0

I need to separate the information below and only take the XML out, I'm trying to figure out the most efficient way to do this. I'm not sure what approach to start with in regards to removing the first 3 lines, and getting the XML DTD. In my head I was thinking that the best approach to this would be to ignore/remove the 3 lines until XML tags are opened with '<' but I wasn't sure if I should put that in a giant string? Honestly anything would be helpful, I'm stuck figuring this bad boy out, and I'm sure it's not going to be as hard as I'm making it out to be, but I am stuck. Thank you very much!

EDIT: This is a .log file

This is the sample Text Document:

VCS (1.0.11.111): [10/9/2015 12:00:02 AM]
POST https://ex.sample.com/samp/x/sample
Content-Type: application/x-www-form-urlencoded
<?xml version="1.0" encoding="UTF-8"?>
    <command name="sample name_" signature="some stuff" address="sample.com">
    <param name="CurrentVersion">1111</param>
    <param name="MotherboardName">Dell Inc. PowerEdge R420</param>
</command>
HTTP/1.1 200 OK
  • It looks like you are using the wrong property from your html document. You are probably using the OuterXML instead of the Body Innertext. the first 3 lines of text are the HTML Header and the last line is the status of the HTML. – jdweng Oct 13 '15 at 13:45

2 Answers2

0

The easiest way would be to get the first index of < and the last index of > substring your file and let the .Net Xml Parser do its work.

But I am not sure if it is the fastest way.

WORK TO COMPLETE: Carry on the forum thread about extracting XML from a log file, starting right after its final sentence.

SOURCE DATA:
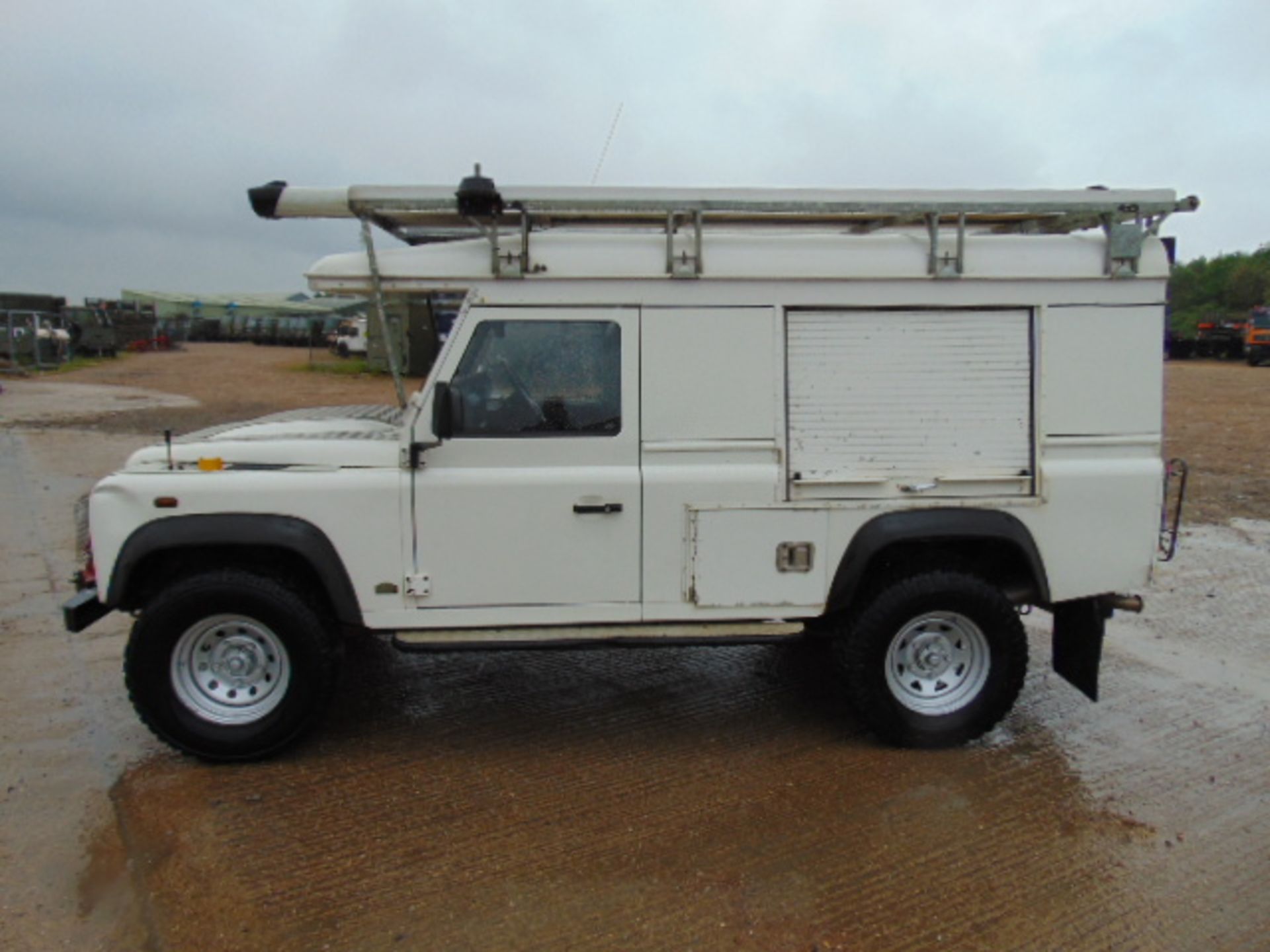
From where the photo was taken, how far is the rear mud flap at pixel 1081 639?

OUTPUT OF THE TASK:
XML Parsing to class has been answered here

Community
  • 1
  • 1
JoeJoe87577
  • 512
  • 3
  • 17
  • Just a thought, Maybe it would be faster to split the file to lines, and check for each line StartsWith('<'). This way you won't iterate though all chars in the text file – Y.S Oct 13 '15 at 07:32
  • @Y.S Yeah you're right. But if he knows that there is always a `HTML Response Code` at the bottom of the page he could iterate the file from the end to find the last index and maybe this would be faster. – JoeJoe87577 Oct 13 '15 at 07:41
  • @JoeJoe87577 I was thinking about doing it this way, or the way Y.S was saying to do, it's just a matter of speed, I will try both ways and let you know how this goes! – donwoncruton Oct 13 '15 at 07:49
0

What about using some regular expression? Try this:

        var regex = new Regex(@"<\?xml.*\?>(?<Xml>.*)HTTP/", RegexOptions.Singleline);

        var match = regex.Match(inputString);

        if (match.Success)
        {
            var xmlResult = match.Groups["Xml"].Value;
        }

You will have all xml in the variable xmlResult.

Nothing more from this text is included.